§ Pasaje citado
Los volcanes, el océano y los vientos alisios han configurado el paisaje del archipiélago portugués de las Azores, nueve islas en medio del Atlántico que sorprenden por la pureza de su aire y por sus colores, del verde de sus prados al azul de las hortensias, que contrasta con el tono oscuro de las rocas volcánicas. Terceira, Faial y São Miguel, las islas más visitadas, son una invitación a descubrir historias de los antiguos balleneros y recorrer campos de té únicos en Europa, a medio camino entre este continente y América.
Tierra de marineros, de vino, de viento y de caldeiras producidas por la actividad volcánica… Esa es la etiqueta habitual de las islas Azores, un archipiélago portugués que flota entre Europa y América y que algunos quisieron identificar con la Atlántida. En el siglo XV todas las islas habían sido ya descubiertas, en una época en que portugueses y españoles se repartían el poder. Hoy, el archipiélago es famoso por su anticiclón en un destino que no es precisamente tropical, sino más parecido al que podríamos encontrarnos en Islandia, con volcanes y playas de arena negra.

§ Material proporcionado
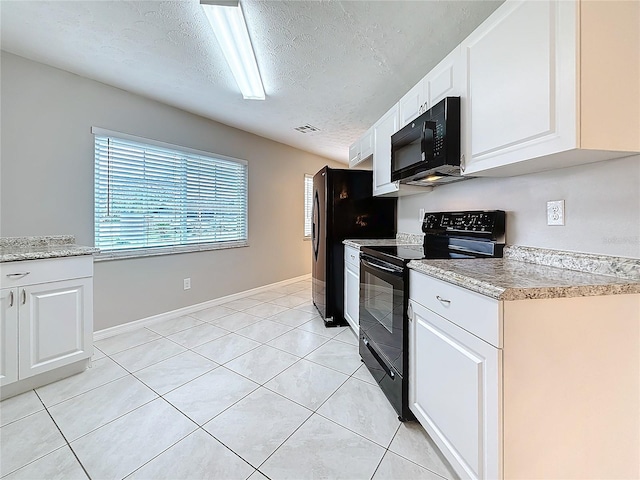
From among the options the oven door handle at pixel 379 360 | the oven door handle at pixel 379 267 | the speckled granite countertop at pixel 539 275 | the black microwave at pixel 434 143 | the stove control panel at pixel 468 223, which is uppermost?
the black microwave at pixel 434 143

--

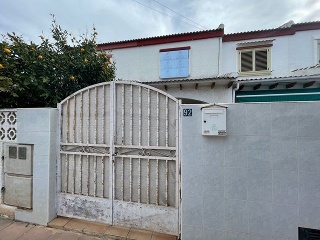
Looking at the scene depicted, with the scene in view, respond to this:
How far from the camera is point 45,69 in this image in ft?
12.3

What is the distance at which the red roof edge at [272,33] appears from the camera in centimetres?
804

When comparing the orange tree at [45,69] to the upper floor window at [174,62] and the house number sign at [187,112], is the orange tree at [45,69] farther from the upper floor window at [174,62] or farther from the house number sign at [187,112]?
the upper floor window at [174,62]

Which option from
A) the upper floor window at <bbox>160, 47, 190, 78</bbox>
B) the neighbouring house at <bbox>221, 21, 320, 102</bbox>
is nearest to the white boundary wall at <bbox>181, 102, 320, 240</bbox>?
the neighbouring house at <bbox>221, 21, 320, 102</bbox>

...

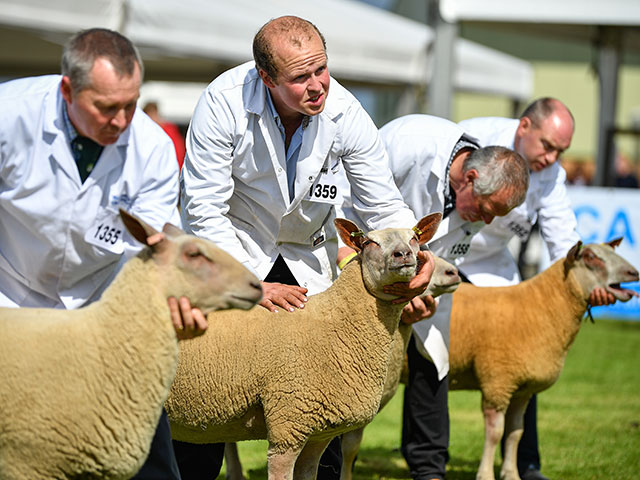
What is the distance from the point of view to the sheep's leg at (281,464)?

§ Lista de tareas
(a) Responde con los datos del texto sobre las Azores:
(i) ¿Cuántas islas forman el archipiélago?
(ii) ¿En qué siglo ya habían sido descubiertas todas las islas?
(iii) ¿Con qué lugar quisieron algunos identificar el archipiélago?
(b) Enumera todas las islas que se nombran en el texto sobre las Azores.
Las líneas provienen de una fuente distinta a la del pasaje.

§ Soluciones
(a)
(i) Nueve.
(ii) En el siglo XV.
(iii) Con la Atlántida.

(b) Terceira, Faial y São Miguel.